→ **EXERCISE PASSAGE**:

· · · · ·

The first tranche of impacts will come in the form of executive orders. Like the Obama/Biden presidency before him, a great deal of President Trump’s energy-related policy has been enacted via executive orders. The obvious vulnerability of any executive order is that it usually can be easily reversed by a successor in office. Thus, the most immediate impacts of a Biden presidency will come in the form of efforts to increase regulation on the energy industry via the reversal of various Trump executive actions. Biden and Harris repeatedly promised to take these actions throughout their campaign, so we should expect a quick follow through on what amounts to low-hanging fruit.

Those likely executive order reversals include:

·        Re-entry of the United States into the Paris Climate Accords;

·        Re-entry of the United States into the Obama-era Iran deal, which would free up Iran to dramatically increase its exports and potentially impact crude prices;

·        Trump’s order to end the Council on Environmental Quality’s guidance that all federal permitting decisions and NEPA reviews must consider climate change impacts;

·        Trump’s order to disband the Interagency Working Group on Social Cost of Greenhouse Gases;

·        Trump’s various orders designed to eliminate delays in federal permitting processes.

· · · · ·

→ **EXTRACTED DATA**:
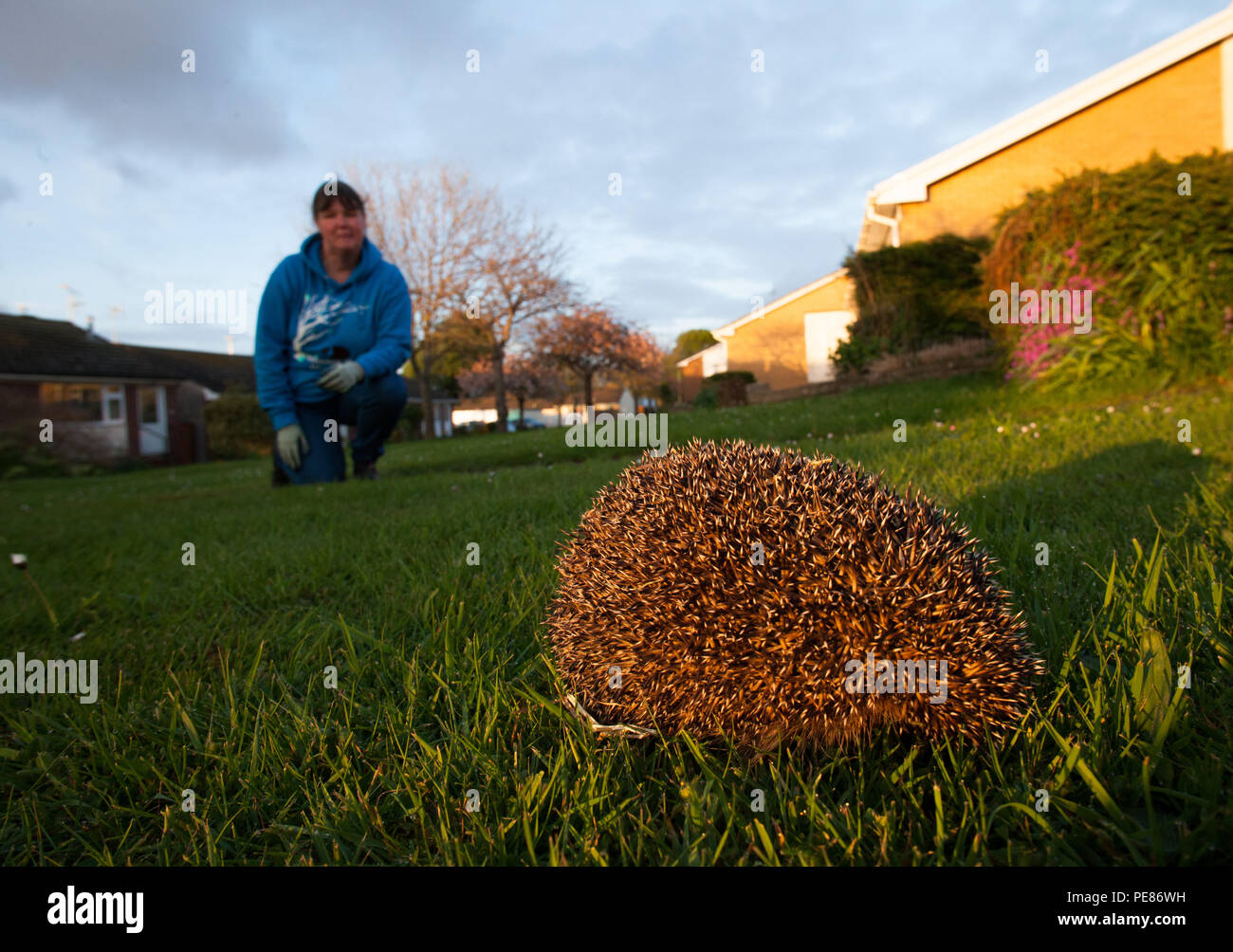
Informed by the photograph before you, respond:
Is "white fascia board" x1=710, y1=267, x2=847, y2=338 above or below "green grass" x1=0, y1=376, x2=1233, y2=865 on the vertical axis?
above

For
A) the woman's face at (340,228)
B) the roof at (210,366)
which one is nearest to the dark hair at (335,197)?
the woman's face at (340,228)

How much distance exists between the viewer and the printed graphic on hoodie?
28.0 ft

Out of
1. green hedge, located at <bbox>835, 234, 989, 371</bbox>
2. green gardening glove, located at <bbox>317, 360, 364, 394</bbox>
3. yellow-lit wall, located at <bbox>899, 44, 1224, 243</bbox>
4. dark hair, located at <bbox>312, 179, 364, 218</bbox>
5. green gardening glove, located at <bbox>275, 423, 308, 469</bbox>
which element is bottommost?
green gardening glove, located at <bbox>275, 423, 308, 469</bbox>

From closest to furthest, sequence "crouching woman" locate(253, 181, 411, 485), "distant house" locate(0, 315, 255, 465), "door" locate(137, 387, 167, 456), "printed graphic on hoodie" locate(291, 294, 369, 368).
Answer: "crouching woman" locate(253, 181, 411, 485), "printed graphic on hoodie" locate(291, 294, 369, 368), "distant house" locate(0, 315, 255, 465), "door" locate(137, 387, 167, 456)

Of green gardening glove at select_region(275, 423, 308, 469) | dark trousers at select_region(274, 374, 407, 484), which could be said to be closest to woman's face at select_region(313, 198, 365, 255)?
dark trousers at select_region(274, 374, 407, 484)

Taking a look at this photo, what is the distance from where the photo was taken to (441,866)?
70.4 inches

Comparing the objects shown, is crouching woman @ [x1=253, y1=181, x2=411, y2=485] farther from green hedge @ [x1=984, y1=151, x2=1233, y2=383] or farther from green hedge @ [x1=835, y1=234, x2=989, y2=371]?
green hedge @ [x1=835, y1=234, x2=989, y2=371]

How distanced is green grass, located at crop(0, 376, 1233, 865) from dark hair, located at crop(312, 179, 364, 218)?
4739 millimetres

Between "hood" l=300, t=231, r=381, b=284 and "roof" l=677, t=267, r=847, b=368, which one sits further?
"roof" l=677, t=267, r=847, b=368

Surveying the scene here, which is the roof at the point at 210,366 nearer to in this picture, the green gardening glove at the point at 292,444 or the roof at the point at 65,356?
the roof at the point at 65,356

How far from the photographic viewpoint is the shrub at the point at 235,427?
30469 millimetres

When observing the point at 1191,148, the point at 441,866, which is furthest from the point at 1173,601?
the point at 1191,148

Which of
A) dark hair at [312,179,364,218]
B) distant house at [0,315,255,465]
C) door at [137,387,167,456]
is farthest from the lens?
door at [137,387,167,456]

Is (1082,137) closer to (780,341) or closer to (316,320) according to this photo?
(780,341)
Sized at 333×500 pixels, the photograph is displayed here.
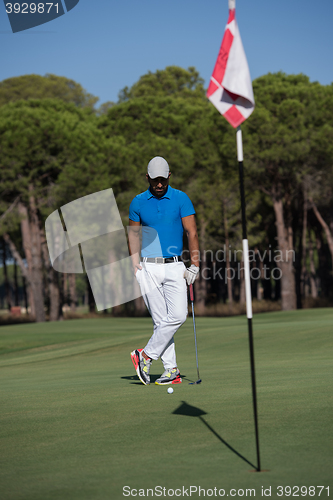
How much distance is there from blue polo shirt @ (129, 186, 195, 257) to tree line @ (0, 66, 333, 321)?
Answer: 89.4ft

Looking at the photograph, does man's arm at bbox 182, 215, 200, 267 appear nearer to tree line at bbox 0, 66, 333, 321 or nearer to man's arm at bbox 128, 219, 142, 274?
man's arm at bbox 128, 219, 142, 274

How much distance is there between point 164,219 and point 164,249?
0.32 meters

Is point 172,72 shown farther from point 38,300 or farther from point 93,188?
point 38,300

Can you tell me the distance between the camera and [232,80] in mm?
3898

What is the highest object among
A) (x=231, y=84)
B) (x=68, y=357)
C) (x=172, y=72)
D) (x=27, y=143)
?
(x=172, y=72)

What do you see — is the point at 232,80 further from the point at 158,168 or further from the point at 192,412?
the point at 192,412

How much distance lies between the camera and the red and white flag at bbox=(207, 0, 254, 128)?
12.7 feet

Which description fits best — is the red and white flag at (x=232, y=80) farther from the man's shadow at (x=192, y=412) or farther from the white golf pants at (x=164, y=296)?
the white golf pants at (x=164, y=296)

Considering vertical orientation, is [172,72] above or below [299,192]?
above

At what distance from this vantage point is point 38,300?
117 ft

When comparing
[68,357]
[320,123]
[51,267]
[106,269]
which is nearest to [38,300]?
[51,267]

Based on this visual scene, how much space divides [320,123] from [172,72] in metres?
25.1

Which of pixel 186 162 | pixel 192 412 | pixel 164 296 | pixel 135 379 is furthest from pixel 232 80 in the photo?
pixel 186 162

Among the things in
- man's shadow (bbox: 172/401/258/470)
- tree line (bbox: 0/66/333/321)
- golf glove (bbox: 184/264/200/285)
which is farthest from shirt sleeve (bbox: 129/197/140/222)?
tree line (bbox: 0/66/333/321)
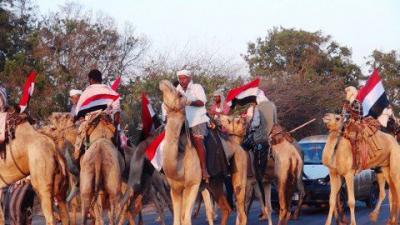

· · · · ·

→ **EXERCISES TO COMPLETE**:
[1] Answer these questions using the energy-policy passage:
(a) What form will the first tranche of impacts take?
(b) What is the obvious vulnerability of any executive order?
(c) How could re-entry into the Obama-era Iran deal affect crude prices?
[2] What are all the likely executive order reversals in the energy-policy passage?
[3] Carry on the energy-policy passage from its last sentence.

→ **SOLVED TASKS**:
[1]
(a) Executive orders.
(b) It usually can be easily reversed by a successor in office.
(c) It would free up Iran to dramatically increase its exports, which could potentially impact crude prices.

[2]
- Re-entry of the United States into the Paris Climate Accords
- Re-entry of the United States into the Obama-era Iran deal
- Reversal of Trump's order to end the Council on Environmental Quality's guidance that all federal permitting decisions and NEPA reviews must consider climate change impacts
- Reversal of Trump's order to disband the Interagency Working Group on Social Cost of Greenhouse Gases
- Reversal of Trump's various orders designed to eliminate delays in federal permitting processes

[3]
We can also expect a Biden presidency to follow through on his promises to ban hydraulic fracturing on federal lands and waters, which represent a very sizable percentage of overall U.S. oil and gas production. This can be accomplished by an order from either a President Biden or from his future Secretary of the Interior, although we should also expect Interior to follow up and attempt to frame it in the form of regulations in order to make it more of a permanent change.

It is also important to remember that Sen. Kamala Harris promised to eliminate hydraulic fracturing entirely in the U.S. repeatedly during her own presidential effort in 2019, and never really backed off of that promise during the general election campaign as Biden’s running mate. On the few occasions when she was asked about it, she was always very careful to say that “Joe Biden will not ban fracking,” and no more than that.

Given that Biden would be 78 years old on inauguration day, threats to the continuation of legal fracking in the U.S. could rise considerably if he were to become unable to finish his term.

Then there would be the Biden/Harris regulatory agenda. A Biden/Harris administration is very likely to pursue a regulatory agenda that will look a lot like the aggressive agenda taken up during the 2nd term of the Obama/Biden presidency. As we saw from 2013 through 2016, the executive branch has many regulatory tracks to pursue to limit the oil and gas industry, including not just the Department of Interior, but also the Environmental Protection Agency and OSHA, all of which can significantly raise costs in the oil and gas sector and slow the ability to complete major projects.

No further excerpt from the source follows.